Maximum allowable wingspan is 5 feet
• A second payload transmitter may be used for deployment, operation and recovery of the towed
sensor only and must be operated by the Observer crew member
• Payloads
• Mission 1 – no payload
• Mission 2 – sensor(s) in shipping container(s)
• All sensor shipping containers (includes the sensor in its shipping container and all
shipping container simulators) and the deploy and recovery mechanism must be
secured sufficiently to assure safe flight without possible shift of aircraft CG outside
of design limits during flight
• Mission 3 – deployable sensor
• Sensor requirements:
• The sensor must have a minimum diameter of 1.00 inch with a minimum length to diameter ratio
of 4.
• The sensor must be aerodynamically stable while deploying, operating and recovering the sensor
[aerodynamically stable is defined as remaining in a fixed orientation (not spinning or rotating)
with no effect on the stability of the aircraft at the discretion of the Flight Director]
• The sensor must have the following functionality:
▪ It must have a minimum of 3 external lights that can be viewed while in flight in the
deployed position
▪ The lights must operate one at a time in the deployed position in a pattern to be
determined by each team
▪ The lights must be visible by the Flight Director (lots of plentiful sunshine in Arizona in
▪ The lights must be turned on and off remotely via the flight or payload transmitter
▪ The sensor lights must be controlled by a physical connection to the airplane via the
tow cable
▪ The sensor must contain its own battery power supply compliant with the battery
requirements herein
• The sensor must be carried internally to the airplane. No part of the sensor can be part of or
extrude outside of the airplane external surfaces or features
• The deploying and recovery mechanism for the sensor must be internal to the airplane
• The deploying and recovery mechanism is not required on all missions, but any pylons, covers or
fairing required for the mechanism must be included in all missions
• The deploying and recovery mechanism must be carried on Mission 2, but does not have to be in
the Mission 3 location or configuration
• The deploying and recovery mechanism must deploy the sensor a minimum of 10X the total
length of the sensor from the exit location of the airplane.
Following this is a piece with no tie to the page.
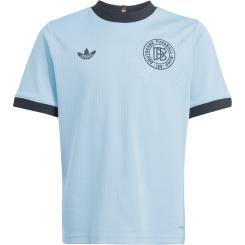 DFB 125 Jahre Anniversary Auswärtstrikot Kinder 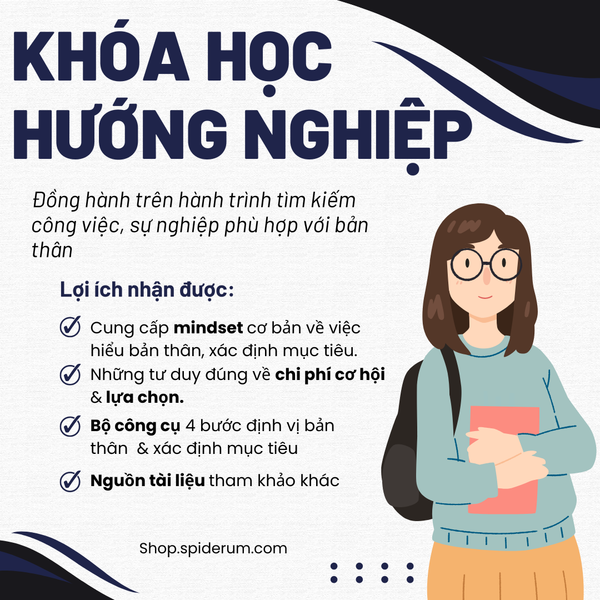  Combo Sách Người trong muôn nghề: Ngành Xã hội & Nhân Văn Có Gì? và Người Trong Muôn Nghề: Định Hướng Nghề Nghiệp Toàn Diện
The tow line must include a marker
such that the Flight Line Director can verify it is fully deployed in flight.
• Sensor shipping container requirements:
• The sensor shipping container must fully enclose the sensor and protect it from drop shock events
• All shipping container simulators must be the same size (within +/- 1/8 inch) and same or greater
weight as the sensor shipping container with sensor
• The sensor shipping container must protect the sensor from damage during drop testing in the
Ground Mission